Pasukan kaum muslimin di bawah pimpinan Sultan Kalij Arselan yang hanya berkekuatan 50,000 orang berupaya menghadang pasukan itu. Namun seiring datangnya bala bantuan pasukan Kristen secara bergelombang dari negara-negara Eropa satu persatu kota dan Benteng kaum Muslimin akhirnya jatuh ke tangan kaum Salib. Sungguh malang, Kalij Arselan tidak mendapatkan bantuan dari wilayah-wilayah Islam yang lain, karena mereka sibuk dengan kemelut dalam negeri masing-masing.
Maka jatuhlah Baitul Maqdis pada 15 Juli 1099. Disusul terjadinya keganasan yang belum pernah terjadi dalam sejarah umat manusia. Penduduk sipil, baik lelaki, perempuan dan anak-anak dibantai di jalan-jalan, di rumah-rumah, dan di masjid-masjid. Ada yang dipaksa terjun dari puncak menara dan bumbung-bumbung rumah. Ada yang dibakar hidup-hidup , diseret dari tempat persembunyian bawah tanah, diseret ke hadapan umum dan dikorbankan di tiang gantungan.
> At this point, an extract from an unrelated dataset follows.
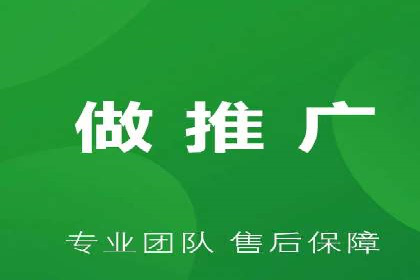 百度广告费用案例，揭秘成功广告秘诀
Pasukan salibis itu pun membantai orang-orang Yahudi dan orang-orang Kristen yang enggan bergabung dengan kaum Salib. Total korban sebanyak 60,000 orang, dibunuh dalam masa 8 hari. Perempuan, anak-anak dan orang tua, tanpa terkecuali.
Dikutip dari buku: Ensiklopedia Para Wali Siri 3 “Himpunan Kisah Kekasih Allah” (Berbahasa Malaysia), Penulis: Hj. Ahmad Muhd Abd. Ghaffar.